Keywords:
Artificial Intelligence, Digital radiography, Neural networks, Computer Applications-Detection, diagnosis, Acute
Authors:
J. W. Luo, J. J. R. Chong; Montreal, QC/CA
DOI:
10.26044/ecr2019/C-3491
Methods and materials
Data Selection:
Automated RIS keyphrase searches specific for acute chest and abdominal conditions were performed on all radiological reports from 2006-2017 on PACS.
Alongside negation detection,
the keyphrase extraction automatically identified 84,399 potential studies (Fig. 1).
A DICOM-parsing algorithm was then applied to filter each study for non-radiograph modalities,
and then used to classify radiographs under posteroanterior (PA),
anteroposterior (AP),
lateral view for chest X-rays,
and supine,
upright or decubitus views for abdominal X-rays.
Refining the search to only include reports suggestive for pneumoperitoneum and small-bowel obstruction,
14,336 studies were kept.
This corresponds to 968 X-rays positive for pneumoperitoneum alongside 9,783 controls in PA and AP view,
and 1,565 X-rays suggestive for abdominal obstruction alongside 2,020 controls in upright and supine view (Fig. 1).

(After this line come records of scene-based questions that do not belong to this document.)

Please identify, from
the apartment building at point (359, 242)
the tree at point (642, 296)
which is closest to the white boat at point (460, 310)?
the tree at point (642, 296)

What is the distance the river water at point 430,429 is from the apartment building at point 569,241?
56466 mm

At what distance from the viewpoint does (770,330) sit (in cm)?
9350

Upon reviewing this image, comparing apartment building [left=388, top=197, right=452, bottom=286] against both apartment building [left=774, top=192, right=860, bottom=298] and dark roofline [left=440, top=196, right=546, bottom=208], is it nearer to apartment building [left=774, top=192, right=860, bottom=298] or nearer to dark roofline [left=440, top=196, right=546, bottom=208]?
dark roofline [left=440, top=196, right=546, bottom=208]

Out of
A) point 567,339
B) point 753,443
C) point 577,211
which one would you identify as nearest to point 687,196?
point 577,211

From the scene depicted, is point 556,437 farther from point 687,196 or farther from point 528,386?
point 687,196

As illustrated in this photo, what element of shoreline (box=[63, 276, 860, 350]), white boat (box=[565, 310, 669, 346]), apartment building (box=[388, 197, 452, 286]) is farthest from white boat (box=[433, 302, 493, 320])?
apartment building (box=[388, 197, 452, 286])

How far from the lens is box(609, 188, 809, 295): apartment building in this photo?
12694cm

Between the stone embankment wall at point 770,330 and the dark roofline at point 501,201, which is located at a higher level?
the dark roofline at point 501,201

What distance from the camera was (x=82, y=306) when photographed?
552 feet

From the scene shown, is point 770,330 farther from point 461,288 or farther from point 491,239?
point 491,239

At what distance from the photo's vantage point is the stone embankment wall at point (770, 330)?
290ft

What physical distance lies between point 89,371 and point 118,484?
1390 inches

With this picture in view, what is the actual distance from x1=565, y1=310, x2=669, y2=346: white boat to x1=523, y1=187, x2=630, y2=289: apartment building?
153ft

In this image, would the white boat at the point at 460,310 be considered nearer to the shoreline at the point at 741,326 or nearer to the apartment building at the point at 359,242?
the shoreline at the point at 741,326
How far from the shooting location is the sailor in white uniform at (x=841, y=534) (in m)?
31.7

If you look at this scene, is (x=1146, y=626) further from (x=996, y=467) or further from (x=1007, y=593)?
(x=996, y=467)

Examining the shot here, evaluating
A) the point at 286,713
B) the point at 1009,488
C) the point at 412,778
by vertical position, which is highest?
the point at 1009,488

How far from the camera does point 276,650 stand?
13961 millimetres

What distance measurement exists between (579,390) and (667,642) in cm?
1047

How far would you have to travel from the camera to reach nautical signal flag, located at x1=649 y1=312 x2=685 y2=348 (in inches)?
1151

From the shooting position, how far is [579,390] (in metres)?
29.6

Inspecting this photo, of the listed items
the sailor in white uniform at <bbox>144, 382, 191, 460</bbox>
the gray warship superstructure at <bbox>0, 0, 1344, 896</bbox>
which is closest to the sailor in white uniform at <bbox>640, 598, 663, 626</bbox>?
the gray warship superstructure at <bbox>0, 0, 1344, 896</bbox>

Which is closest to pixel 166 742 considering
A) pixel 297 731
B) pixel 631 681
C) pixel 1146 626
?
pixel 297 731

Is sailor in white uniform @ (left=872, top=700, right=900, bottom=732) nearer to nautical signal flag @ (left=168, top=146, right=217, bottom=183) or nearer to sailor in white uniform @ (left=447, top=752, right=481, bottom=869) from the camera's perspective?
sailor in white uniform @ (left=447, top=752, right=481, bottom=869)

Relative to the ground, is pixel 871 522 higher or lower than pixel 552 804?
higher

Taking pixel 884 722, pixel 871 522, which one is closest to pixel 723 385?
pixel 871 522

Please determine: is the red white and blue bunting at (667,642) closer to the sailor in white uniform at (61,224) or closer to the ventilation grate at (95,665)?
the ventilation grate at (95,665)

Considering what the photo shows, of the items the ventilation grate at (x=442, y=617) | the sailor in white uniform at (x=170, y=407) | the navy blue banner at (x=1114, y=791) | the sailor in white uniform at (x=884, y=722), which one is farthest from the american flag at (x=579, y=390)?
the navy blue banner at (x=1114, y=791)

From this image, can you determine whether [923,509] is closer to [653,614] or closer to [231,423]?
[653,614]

Lateral or decubitus views seen in studies were discarded as their inclusion did not seem to improve model performance.
Network Configuration:
Each thoracic and abdominal detector was separately trained using the same Inception-ResNet-v2 convolutional neural network (CNN) architecture [9].
Each dataset was split using standard 70% training,
10% validation,
and 20% splits.
Networks were trained using stochastic gradient descent (SGD) with an initial learning rate of 0.003 alongside weight decay and 5 x 20-epoch cosine annealing schedules for a total of 100 epochs [10].
We used a weighted binary cross-entropy loss function with per-class scaling in order to address class imbalance,
resulting in cases being weighted 10.1x and 1.29x more than controls for pneumoperitoneum and small-bowel obstruction respectively.
Implementation of the neural network was done under TensorFlow on Python 3.6,
and training was performed on a Titan X (Pascal) workstation.
We performed transfer learning from pre-trained weights from the 2012 Large Scale Visual Recognition Challenge dataset (ImageNet) alongside data augmentation consisting of standard affine transformations (random cropping,
rotation,
shearing,
and horizontal flipping).
All radiographs underwent histogram normalization prior to training.
Performance evaluation:
Quantitative network performance was assessed based on classification accuracy and area under the receiver operating characteristic (AUC) curves.
A further qualitative review of the generated saliency maps and gradient-weighted class activation maps (Grad-CAM) was performed in order to review the localization performance of the networks [11].